À la mémoire de Jorge Léon (1948-2017)

En 1978, j’avais rencontré un étrange personnage qui naviguait entre l’anthropologie, l’histoire, la sociologie. Il était bien en avance de tout le monde, en tout cas de moi, qui peinait à me désengluer du marxisme primitif dont on avait hérité des pires années de l’Internationale. Il s’appelait Jorge Léon et il venait d’Équateur. Il travaillait dans un organisme de coopération internationale, et il sortait des sentiers balisés du « développement » qui, même dans ses versions de gauche, restait un horizon fermé, comme il le constatait pour Cuba ou la Chine. Il y avait peu de gens pour dire cela à cette époque.

Peu après, on s’est perdus de vue, Jorge ayant décidé de laisser le confort relatif du « nord » pour retourner dans son pays. Mais on s’est raccrochés, alors qu’il tentait de secouer la cage dans laquelle était enfermée la gauche sud-américaine, notamment face à la question autochtone qui était alors considérée comme un résidu d’une ancienne société révolue. La « révolution », pensait la gauche bien pensante, allait tout régler et mener les ouvriers au pouvoir, pour qu’ils puissent ensuite « civiliser » les autochtones et en même temps la masse paysanne subsistant dans la plus abjecte pauvreté. Bien avant le réveil autochtone 20 ans plus tard, Jorge avait perçu, sur les sillons du marxiste péruvien Carlos Mariategui, que ce matérialisme vulgaire ne menait nulle part. Dans notre correspondance, il m’expliquait que cette majorité autochtone-paysanne n’était pas « condamnée » par l’histoire, mais porteuse d’une projet d’émancipation authentique, tout en restant elle-même traversée de contradictions.
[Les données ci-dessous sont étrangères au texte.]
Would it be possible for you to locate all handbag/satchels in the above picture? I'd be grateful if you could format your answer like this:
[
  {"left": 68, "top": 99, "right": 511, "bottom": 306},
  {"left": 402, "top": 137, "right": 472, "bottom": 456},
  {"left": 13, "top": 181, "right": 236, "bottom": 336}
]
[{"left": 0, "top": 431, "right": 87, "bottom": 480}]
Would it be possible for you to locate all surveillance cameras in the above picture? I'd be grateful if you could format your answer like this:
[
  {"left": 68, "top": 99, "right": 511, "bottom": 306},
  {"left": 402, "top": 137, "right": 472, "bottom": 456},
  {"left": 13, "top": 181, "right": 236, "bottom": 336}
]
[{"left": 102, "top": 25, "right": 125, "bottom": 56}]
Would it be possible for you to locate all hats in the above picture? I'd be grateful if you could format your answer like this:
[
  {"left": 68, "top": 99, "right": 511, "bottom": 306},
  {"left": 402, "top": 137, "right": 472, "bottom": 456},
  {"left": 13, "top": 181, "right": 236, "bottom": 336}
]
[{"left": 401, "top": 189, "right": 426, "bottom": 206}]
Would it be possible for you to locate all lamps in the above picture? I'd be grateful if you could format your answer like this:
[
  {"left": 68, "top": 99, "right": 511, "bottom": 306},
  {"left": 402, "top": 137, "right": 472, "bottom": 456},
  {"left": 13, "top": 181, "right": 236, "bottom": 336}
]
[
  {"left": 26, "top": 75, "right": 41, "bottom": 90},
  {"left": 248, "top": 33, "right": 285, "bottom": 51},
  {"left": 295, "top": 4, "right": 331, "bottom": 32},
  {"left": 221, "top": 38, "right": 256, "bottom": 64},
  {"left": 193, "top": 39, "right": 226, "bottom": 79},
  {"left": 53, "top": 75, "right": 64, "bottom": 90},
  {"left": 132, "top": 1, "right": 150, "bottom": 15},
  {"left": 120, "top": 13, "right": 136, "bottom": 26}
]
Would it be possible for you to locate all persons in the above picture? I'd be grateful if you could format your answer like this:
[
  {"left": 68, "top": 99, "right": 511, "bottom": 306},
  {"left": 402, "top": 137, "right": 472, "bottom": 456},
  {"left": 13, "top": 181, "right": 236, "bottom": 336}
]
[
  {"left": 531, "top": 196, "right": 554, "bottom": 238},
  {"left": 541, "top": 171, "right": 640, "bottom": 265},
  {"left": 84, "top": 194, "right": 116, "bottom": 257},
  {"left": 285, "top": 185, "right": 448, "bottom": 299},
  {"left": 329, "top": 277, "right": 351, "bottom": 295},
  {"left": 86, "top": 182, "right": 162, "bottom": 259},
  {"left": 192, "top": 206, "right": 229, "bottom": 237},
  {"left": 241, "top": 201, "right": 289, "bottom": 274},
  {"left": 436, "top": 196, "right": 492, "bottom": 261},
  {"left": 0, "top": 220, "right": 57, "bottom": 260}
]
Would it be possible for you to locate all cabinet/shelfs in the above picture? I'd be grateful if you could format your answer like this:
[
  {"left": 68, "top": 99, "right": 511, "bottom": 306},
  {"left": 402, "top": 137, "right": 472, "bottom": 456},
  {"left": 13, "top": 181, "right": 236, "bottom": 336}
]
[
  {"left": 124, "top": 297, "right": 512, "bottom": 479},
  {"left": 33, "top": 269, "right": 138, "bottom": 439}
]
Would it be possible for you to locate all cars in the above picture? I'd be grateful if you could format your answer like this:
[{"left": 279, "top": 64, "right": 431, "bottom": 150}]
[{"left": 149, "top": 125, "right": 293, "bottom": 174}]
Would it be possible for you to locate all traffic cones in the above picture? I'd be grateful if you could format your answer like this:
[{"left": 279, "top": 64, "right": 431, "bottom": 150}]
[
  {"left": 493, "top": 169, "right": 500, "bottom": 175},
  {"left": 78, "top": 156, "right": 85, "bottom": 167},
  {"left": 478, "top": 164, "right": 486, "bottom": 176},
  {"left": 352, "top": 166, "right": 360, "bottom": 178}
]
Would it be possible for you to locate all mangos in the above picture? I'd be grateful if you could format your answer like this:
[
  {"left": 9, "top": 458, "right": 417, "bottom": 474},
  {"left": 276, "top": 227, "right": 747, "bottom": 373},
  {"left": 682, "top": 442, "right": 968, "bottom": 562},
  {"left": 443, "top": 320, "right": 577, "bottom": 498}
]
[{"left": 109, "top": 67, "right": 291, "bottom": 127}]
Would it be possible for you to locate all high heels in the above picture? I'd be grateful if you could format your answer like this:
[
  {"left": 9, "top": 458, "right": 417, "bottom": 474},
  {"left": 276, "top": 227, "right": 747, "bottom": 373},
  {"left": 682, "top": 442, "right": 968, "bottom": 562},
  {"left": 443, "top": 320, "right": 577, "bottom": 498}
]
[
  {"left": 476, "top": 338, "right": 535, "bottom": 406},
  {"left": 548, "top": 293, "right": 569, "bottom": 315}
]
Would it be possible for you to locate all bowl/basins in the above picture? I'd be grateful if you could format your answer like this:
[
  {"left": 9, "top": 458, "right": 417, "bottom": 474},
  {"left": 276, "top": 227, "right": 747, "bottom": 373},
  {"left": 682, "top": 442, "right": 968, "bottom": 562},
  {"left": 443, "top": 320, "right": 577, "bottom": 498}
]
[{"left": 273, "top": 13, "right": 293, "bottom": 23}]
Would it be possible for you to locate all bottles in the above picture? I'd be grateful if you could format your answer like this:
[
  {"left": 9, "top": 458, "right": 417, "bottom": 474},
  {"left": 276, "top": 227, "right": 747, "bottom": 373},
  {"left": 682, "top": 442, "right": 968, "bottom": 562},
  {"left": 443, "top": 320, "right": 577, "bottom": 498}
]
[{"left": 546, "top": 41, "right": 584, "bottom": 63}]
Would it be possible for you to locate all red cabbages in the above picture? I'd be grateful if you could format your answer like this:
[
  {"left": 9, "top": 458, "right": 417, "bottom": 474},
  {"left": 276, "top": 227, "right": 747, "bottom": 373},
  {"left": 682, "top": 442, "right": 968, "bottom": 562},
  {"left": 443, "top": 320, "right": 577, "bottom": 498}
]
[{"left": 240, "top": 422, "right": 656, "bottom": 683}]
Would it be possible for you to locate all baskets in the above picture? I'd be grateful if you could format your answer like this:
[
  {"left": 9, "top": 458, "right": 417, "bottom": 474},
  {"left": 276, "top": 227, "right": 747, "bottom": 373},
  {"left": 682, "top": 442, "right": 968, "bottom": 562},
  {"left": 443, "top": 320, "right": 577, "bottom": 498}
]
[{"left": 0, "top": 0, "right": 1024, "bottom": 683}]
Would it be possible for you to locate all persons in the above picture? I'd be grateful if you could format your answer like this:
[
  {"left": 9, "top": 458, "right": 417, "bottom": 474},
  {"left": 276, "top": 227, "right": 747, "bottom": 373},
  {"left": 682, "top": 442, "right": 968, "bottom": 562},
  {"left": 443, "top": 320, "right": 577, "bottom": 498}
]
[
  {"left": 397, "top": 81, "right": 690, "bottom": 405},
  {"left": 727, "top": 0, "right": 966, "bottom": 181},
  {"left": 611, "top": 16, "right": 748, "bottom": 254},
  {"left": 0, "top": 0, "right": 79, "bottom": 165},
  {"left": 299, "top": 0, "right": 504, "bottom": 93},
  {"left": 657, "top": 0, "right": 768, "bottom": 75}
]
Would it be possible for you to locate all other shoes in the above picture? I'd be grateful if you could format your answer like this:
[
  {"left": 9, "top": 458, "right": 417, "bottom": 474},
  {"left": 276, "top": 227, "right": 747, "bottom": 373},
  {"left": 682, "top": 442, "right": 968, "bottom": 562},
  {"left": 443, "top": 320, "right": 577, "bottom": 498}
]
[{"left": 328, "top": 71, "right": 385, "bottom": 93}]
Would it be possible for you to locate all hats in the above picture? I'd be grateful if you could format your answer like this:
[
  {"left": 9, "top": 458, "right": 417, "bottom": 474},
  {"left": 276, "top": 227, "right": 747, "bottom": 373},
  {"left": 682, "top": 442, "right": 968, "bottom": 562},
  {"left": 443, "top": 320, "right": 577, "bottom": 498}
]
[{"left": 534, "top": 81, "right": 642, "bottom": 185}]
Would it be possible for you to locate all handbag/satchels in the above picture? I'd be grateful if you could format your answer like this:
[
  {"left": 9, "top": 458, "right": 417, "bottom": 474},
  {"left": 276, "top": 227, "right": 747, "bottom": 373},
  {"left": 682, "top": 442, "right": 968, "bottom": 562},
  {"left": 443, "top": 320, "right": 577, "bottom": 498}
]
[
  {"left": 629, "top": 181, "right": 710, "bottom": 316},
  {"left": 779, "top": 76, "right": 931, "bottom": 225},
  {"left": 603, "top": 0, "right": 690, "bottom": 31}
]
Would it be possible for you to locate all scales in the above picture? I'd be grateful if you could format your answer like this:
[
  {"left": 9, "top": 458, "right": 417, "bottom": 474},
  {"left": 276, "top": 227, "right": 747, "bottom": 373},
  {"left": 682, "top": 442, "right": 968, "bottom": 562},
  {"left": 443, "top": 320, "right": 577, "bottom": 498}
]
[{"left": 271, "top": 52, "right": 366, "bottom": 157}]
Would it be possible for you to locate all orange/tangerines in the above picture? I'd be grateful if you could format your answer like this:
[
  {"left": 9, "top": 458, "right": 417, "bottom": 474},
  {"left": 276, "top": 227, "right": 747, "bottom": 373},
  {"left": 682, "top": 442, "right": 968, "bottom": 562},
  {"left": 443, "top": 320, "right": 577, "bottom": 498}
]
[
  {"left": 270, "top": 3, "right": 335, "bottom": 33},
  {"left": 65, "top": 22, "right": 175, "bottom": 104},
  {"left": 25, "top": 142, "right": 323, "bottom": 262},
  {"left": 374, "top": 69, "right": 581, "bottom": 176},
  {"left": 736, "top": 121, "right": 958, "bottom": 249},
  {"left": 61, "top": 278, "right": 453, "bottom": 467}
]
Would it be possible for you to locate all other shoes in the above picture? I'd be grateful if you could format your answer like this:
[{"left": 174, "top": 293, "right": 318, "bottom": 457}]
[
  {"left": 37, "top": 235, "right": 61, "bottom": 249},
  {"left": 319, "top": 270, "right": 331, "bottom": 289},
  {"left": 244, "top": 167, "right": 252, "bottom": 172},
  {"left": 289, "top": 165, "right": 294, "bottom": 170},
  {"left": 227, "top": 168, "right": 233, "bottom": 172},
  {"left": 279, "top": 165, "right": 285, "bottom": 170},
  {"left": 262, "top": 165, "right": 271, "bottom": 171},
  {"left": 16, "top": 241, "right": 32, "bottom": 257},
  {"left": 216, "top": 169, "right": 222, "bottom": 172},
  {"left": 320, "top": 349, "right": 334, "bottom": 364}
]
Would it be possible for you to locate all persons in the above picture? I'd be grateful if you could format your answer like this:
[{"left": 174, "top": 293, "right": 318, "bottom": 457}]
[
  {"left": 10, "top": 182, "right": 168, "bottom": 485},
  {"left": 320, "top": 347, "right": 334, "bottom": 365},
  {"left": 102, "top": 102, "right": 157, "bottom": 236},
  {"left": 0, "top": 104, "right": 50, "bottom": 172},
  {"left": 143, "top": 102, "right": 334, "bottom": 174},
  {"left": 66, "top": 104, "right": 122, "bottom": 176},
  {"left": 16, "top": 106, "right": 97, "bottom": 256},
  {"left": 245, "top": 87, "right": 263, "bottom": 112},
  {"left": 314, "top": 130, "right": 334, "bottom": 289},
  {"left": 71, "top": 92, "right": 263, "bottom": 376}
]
À Quito, il s’était attelé à mettre en place des espaces autonomes de réflexion, de recherche et d’enseignement pour les mouvements autochtones encore balbutiants. En 1990 lors d’un séjour en Équateur, j’avais été témoin de ce travail humble, très loin des insipides arrogances universitaires, loin également des schémas simplistes des partis de gauche équatoriens.

Ailleurs dans le monde, on ignorait cette pensée créative et critique. Jorge écrivait en castillan, pour et dans les débats dans son pays, vivant dans une fragile précarité (il n’avait aucun poste permanent), appuyé par un réseau familial et amical tricoté serré.

Plus tard quand la « vague rose » est arrivée en Équateur et une bonne partie de l’Amérique du sud, il avait exprimé des réserves face au nouvel État enveloppé dans le drapeau du progressisme. Il ne pensait pas que le processus politique permettait une réelle appropriation par le peuple et un projet d’émancipation par en bas. Il avait des critiques face aux nouveaux dirigeants qui lui semblaient enfermés dans une vision technocratique et économiciste. Il avait refusé de devenir un faire-valoir du nouveau président qui ne voulait rien entendre de ses analyses, la plupart du temps constructives.

Il est revenu à Montréal en 2015. Il était déjà affaibli, mais il avait décidé de faire la guerre à la maladie. Il n’avait pas les moyens de trop se reposer, et il acceptait de prendre des charges de cours ici et là. Ce n’était pas facile, d’autant plus qu’il se retrouvait, plus souvent qu’autrement, devant une masse de profs infiniment moins qualifiés que lui, dont certains malheureux recyclés dans la pensée unique du néolibéralisme et du post-modernisme, incapables de contribuer à la construction de la pensée critique et encore moins, au travail discret et fondamental de l’éducation populaire.

Jorge savait que les intellectuels « de profession » étaient condamnés à l’insignifiance, à moins de faire la jonction avec les intellectuels « du peuple », organisateurs des luttes et des résistances. Pour lui, 442 conférences académiques produisaient moins de connaissances que des enquêtes avec et surtout pour les mouvements populaires, ce qu’il faisait sans arrogance et sans je-sais-tout-isme.

Il y a quelques semaines, avant son décès survenu il y a quelques jours, il me disait ne rien regretter d’avoir choisi les « chemins escarpés » de l’enquête et de la critique. Sa tête fonctionnait à plein régime alors que, visiblement, le corps glissait dans le néant.

Jorge sera toujours présent pour plusieurs d’entre nous.